> Stored items
⟨
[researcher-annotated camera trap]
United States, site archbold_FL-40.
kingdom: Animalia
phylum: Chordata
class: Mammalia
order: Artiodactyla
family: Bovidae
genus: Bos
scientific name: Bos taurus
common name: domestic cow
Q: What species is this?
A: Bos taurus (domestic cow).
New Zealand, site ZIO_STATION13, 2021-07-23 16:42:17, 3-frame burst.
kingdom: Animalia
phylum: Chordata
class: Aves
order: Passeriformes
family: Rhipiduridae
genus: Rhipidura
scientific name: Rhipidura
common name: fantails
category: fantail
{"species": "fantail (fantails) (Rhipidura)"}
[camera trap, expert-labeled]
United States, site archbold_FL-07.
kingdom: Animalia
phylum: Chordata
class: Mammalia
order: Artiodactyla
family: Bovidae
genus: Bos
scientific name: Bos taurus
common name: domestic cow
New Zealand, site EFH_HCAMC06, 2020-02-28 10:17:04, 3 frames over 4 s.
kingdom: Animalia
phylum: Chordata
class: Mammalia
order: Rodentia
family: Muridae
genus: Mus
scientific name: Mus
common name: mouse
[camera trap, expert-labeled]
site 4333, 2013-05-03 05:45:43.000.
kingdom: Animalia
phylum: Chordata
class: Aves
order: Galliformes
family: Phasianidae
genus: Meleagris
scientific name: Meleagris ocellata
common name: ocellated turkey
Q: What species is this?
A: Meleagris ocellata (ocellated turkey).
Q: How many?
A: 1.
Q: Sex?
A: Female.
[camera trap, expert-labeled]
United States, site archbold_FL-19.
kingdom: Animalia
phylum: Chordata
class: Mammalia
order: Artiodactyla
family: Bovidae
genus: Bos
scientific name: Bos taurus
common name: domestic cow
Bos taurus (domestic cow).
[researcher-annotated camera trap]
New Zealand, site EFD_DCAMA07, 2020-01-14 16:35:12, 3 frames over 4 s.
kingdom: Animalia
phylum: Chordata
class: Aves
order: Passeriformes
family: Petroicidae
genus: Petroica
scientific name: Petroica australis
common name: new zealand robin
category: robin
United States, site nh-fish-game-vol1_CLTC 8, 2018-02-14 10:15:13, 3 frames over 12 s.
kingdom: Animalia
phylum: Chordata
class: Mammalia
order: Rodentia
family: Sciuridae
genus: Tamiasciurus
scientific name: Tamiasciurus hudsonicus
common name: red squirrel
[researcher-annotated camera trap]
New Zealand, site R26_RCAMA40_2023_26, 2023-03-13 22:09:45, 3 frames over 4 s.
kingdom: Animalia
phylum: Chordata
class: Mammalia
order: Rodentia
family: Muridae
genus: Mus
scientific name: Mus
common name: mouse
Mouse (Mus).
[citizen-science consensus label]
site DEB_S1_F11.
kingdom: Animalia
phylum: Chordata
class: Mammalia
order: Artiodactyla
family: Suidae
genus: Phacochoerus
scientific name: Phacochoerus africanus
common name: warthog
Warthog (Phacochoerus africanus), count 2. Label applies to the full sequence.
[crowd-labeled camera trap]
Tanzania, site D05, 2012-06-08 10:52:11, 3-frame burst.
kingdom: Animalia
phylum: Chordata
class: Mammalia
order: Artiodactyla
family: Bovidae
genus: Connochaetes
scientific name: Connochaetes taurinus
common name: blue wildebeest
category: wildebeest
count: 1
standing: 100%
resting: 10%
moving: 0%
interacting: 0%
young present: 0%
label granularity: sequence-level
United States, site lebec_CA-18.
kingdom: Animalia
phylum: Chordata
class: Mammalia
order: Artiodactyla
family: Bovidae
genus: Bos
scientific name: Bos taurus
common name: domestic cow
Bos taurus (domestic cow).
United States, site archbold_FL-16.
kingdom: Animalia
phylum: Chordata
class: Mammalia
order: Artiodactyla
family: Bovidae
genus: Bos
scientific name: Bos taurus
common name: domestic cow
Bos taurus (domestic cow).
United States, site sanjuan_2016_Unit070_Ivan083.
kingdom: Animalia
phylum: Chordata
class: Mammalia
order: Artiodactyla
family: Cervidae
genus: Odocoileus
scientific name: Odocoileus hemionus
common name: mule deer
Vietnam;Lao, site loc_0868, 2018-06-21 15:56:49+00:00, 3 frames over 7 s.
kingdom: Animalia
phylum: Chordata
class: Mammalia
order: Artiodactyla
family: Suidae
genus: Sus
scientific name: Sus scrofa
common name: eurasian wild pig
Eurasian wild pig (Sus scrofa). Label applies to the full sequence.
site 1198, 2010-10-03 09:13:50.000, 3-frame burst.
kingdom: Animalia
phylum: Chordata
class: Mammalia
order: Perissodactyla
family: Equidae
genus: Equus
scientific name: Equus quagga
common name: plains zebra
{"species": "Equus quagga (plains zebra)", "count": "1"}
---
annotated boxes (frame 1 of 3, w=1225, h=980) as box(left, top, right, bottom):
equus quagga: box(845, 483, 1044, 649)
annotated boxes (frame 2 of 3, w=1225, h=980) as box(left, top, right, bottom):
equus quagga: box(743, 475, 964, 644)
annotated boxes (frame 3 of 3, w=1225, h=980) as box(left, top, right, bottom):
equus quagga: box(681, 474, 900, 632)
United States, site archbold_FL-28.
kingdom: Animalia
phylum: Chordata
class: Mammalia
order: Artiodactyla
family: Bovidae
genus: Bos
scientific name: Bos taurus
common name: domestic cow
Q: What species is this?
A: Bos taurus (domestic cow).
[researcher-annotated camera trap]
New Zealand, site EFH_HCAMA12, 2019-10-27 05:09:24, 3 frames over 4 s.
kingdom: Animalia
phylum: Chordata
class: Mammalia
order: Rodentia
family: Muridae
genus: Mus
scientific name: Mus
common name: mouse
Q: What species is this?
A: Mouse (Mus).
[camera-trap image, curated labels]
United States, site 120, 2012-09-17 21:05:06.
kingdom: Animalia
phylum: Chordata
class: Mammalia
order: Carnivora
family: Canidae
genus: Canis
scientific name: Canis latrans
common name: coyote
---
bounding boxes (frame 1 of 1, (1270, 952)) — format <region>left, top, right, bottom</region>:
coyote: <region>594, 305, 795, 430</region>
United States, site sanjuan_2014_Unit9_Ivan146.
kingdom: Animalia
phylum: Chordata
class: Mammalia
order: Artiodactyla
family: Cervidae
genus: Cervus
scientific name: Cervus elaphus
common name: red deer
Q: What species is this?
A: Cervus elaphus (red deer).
⟩
> Task description
When a line of the records has the word "States", pick it out and copy it.

> Task response
United States, site archbold_FL-40.
United States, site archbold_FL-07.
United States, site archbold_FL-19.
United States, site nh-fish-game-vol1_CLTC 8, 2018-02-14 10:15:13, 3 frames over 12 s.
United States, site lebec_CA-18.
United States, site archbold_FL-16.
United States, site sanjuan_2016_Unit070_Ivan083.
United States, site archbold_FL-28.
United States, site 120, 2012-09-17 21:05:06.
United States, site sanjuan_2014_Unit9_Ivan146.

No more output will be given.